File metadata and controls

301 lines (233 loc) · 13.9 KB
title author date output
src_gfc.R
Dean Koch
June 16, 2020
github_document

Forest extent and change estimates based on Landsat 7 and 8 imaging data (spanning 2000-2019) from Hansen et al., 2013

# download again to rewrite existing files? 
force.download = FALSE

# load the helper functions
library(here)
source(here('utility_functions.R'))

# load the borders info and shapefiles for mapsheets
cfg.borders = readRDS(here('data', 'borders.rds'))
snrc.sf = sf::st_read(cfg.borders$out$fname$shp['snrc'])
snrc.codes = cfg.borders$out$code

# create the source data directory, metadata list and its path on disk
collection = 'gfc'
cfg = MPB_metadata(collection)
cfg.filename = file.path(data.dir, paste0(collection, '.rds'))

source information

This script fetches the British-Columbia extent of the (global) forest change (GFS) data products published by Hansen/UMD/Google/USGS/NASA and documented in a 2013 Science publication. Estimates are generated from a bagged decision tree model relating multi-band reflectance values from the Landsat 7 and 8 satellites to various tree cover classifications. (for more information on the methods, see the paper's supplementary materials).

This script downloads the relevant granules from the most recent version (v1.7, as of June, 2020), transforms them to align with our grid, clips to the BC extent, and finally splits all layers into blocks.

Layer treecover is a (one-time) percent tree cover estimate for year 2000, where a location is defined as treed if vegetation height exceeds 5 metres. Pixels are classified as treed (or not) based on a 50% cutoff criterion for percent grid cell area covered by trees. Layer gain classifies pixels as having transformed from non-treed to treed at some point during the period 2000-2019; and loss is a yearly classification of stand-level disturbance, identifying pixels that transformed from treed to non-treed during the years 2000, ..., 2018. Layer mask identifies landcover type (water versus land) and NA areas, similar to the cover variable from the BC BGCZ.
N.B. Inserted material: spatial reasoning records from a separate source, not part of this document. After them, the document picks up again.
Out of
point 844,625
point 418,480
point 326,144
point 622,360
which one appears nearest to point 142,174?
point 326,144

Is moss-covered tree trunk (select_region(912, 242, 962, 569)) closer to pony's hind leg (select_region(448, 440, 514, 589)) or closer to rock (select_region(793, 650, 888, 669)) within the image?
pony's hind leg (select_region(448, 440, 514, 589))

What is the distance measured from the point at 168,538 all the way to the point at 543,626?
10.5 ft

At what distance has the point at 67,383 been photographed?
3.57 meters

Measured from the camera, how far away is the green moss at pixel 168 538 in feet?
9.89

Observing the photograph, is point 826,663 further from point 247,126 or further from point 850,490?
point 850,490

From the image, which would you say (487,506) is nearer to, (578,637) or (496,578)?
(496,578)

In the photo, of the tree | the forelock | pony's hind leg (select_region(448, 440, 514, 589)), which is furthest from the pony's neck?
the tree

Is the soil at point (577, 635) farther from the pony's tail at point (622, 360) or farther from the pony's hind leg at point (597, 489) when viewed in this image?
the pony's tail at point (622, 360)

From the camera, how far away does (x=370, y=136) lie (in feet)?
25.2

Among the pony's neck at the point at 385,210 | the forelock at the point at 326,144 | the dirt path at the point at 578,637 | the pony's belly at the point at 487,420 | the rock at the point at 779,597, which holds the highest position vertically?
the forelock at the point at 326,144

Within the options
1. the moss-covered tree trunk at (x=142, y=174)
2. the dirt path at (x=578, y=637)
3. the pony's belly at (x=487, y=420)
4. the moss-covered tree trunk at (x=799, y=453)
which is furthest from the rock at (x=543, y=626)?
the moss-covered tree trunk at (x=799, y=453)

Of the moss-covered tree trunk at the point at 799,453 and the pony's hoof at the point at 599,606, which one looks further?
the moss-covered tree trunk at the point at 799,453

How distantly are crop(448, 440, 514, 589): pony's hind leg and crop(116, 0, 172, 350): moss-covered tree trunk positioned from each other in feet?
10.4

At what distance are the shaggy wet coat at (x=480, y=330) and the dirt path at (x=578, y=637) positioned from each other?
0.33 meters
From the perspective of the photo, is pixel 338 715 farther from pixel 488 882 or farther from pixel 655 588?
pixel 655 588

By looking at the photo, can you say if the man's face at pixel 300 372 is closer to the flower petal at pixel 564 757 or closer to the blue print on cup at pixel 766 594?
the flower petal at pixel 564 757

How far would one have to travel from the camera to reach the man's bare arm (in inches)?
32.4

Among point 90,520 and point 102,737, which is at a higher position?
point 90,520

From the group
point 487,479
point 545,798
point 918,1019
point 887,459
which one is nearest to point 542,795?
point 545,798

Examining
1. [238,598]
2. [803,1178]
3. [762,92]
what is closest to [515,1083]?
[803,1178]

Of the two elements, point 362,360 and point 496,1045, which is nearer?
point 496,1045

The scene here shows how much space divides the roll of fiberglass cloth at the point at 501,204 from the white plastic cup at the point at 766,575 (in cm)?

Two multispectral cloud-free image composites are also available from this source, however they are omitted (for now) to keep file sizes under control.

The GFC source data are licensed under the Creative Commons Attribution 4.0 International License. This script modifies them by applying a bilinear transformation to align with our NAD83 / BC Albers grid.

# define the source metadata
cfg.src = list(
  
  # web directory where the granules are published
  web = 'https://storage.googleapis.com/earthenginepartners-hansen/GFC-2019-v1.7/',
  
  # all files are of form: <fname.prefix><feat.name><fname.suffix>.tif
  fname.prefix = 'Hansen_GFC-2019-v1.7_',
  feat.name = c(treecover = 'treecover2000_',
                gain = 'gain_', 
                loss = 'lossyear_',
                mask = 'datamask_'),
  
  # coordinate strings of the five 10x10 degree granules covering BC extent
  fname.suffix = c(granule1 = '60N_140W.tif', 
                   granule2 = '60N_130W.tif', 
                   granule3 = '60N_120W.tif', 
                   granule4 = '50N_130W.tif', 
                   granule5 = '50N_120W.tif'),
  
  # character vectors naming the years to extract from lossyear
  years = setNames(2001:2019, nm=paste0('yr', 2001:2019))
  
  
  
)
# update the metadata list
cfg = MPB_metadata(collection, cfg.in=cfg, cfg.src=cfg.src)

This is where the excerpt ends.